A car designed to run on bio diesel, or even straight vegitable oil (SVO)will run just fine on fossil derived diesel fuel. There is no problem finding stations that sell such. Not every station in urban areas does, but enough do. As you move to more rural areas, the percentage of stations selling it actually increases. If a small town has only one station, it is VERY likely that it will have a diesel pump.
The point of bio diesel is EXACTLY that cars, trucks, etc already exist that ARE designed to use it. Right minded people already bought them. Biodiesel “conversion” consists of unscrewing the gas cap and pouring biodiesel into the tank.
Burning straight vegitable oil, DOES require some modifications, but these modifications do not in any way prevent use of “regular” diesel…in fact a small supply of “regular” (or bio) diesel is normally used to start and warm up SVO powered vehicles.
Wouldn’t it be more efficient to burn vegetable oils in mass amounts to power a electrical plant and then use the electricity to power electric cars?
Someone brought up the lack of a bio-diesel infastructure.
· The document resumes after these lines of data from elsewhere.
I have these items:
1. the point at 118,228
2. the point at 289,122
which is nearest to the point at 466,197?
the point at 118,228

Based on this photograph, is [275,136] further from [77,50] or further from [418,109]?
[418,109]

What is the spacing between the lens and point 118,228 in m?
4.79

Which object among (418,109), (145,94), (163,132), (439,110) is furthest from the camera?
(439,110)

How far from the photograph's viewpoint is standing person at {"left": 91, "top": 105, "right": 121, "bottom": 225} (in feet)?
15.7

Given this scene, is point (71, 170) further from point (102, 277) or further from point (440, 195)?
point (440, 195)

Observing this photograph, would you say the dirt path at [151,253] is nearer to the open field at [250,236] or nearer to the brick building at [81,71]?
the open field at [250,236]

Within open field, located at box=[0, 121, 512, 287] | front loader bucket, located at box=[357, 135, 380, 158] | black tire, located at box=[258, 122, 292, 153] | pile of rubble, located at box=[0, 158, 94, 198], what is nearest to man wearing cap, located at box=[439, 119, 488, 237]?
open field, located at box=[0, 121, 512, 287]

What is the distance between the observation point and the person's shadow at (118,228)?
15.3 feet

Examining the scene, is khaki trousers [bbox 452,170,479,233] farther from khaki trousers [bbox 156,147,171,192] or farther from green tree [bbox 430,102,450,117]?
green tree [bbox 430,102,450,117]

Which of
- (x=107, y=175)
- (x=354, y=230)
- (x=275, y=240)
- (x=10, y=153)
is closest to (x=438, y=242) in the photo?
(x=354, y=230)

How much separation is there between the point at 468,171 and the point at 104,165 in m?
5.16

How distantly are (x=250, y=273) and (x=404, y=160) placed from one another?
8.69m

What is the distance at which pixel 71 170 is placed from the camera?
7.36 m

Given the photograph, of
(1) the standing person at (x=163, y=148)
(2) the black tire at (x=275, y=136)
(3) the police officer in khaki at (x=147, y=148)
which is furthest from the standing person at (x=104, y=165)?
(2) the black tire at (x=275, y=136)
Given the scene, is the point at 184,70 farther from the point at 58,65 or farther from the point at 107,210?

It’s true–it wouldn’t be cost-effective to build this infrastructure from the ground up. But we already have a exstensive electrical transmission infastructure.
biomass-fired electric plant could burn other forms of bio-waste too.
Power plants don’t have to start and stop all the time like cars do so they use fuel (and this goes for fossile fuels too) more efficiently than car engines. IOW, one BIG engine that runs 24/7 is far more efficient than 1000 little engines that start and stop all the time.
The solution, IMO, is using many different sources (fry-oil, garbage, wind, sun, nuclear, coal, natural gas, oil) to generate electricity and then use the existing and extensive electrical transmission grid to move this power cheaply to places almost anywhere in the USA (certainly electicity is available in many more places than fry oil, or for that matter, gasoline, is available).
A big power station IS more efficient than a small automotive engine. The whole picture would include transmission losses, and battery effiency losses.
The veg oil is more expensive than coal, and much more expensive than Plutonium and hydroelectric. These are the current fuels of choice for inexpensive electrical power generation.
So in addition to the factors that make electric cars impractical (as demonstrated by failed attempts to market such) now, you’d have to add higher electricity prices. Those factors are:
-Batteries. Current Batteries are: (pick at least three, depending on technology)
-Heavy
-Full of toxic elements and chemicals
-Short lived.
-expensive.
-inefficient.
-low capacity.
-Short range (result of battery issues above, but a problem in it’s own right)
-Long “fueling” time. Once batteries are depleted, they need several hours to charge.
-Lack of infrastructure to support “charge while you park” concepts.
-Significant power required for heat and AC. Heat is “free” with an IC engine, and it needs to idle when stopped anyway, so running the AC isn’t a problem. AC in in electric means you have to keep the engine spinning at stop lights, which kills your range.
These are the killer issues for electric cars. YES, I have ignored all the good points of electrics. Those advantages have not surmounted the list above in the marketplace.
It would seem that the agencies best placed to exploit waste cooking oil as fuel would be those industries producing said waste - manufacturers of packaged fried snacks could use it to fuel their distribution; Even fast food chains could do this.
Sure- and certainly a few dudes could (and a very few already do) use waste cooking oil. But there ain’t enough to put a significant dent in how much fossil fuels we use. Of course, a few more dudes could certainly convert and every little bit helps. I I owned a eatery that used a lot of oil, I’d consider getting a used deisel van and converting it to use the oil.
Google terms such as Pyrolosis, a waste to fuel method utilizing pressure, heat, and a catalyst to create useable fuel from such abundant wastes as used motor oil, used automatic transmission fluid, used tires, plastic, even chicken guts.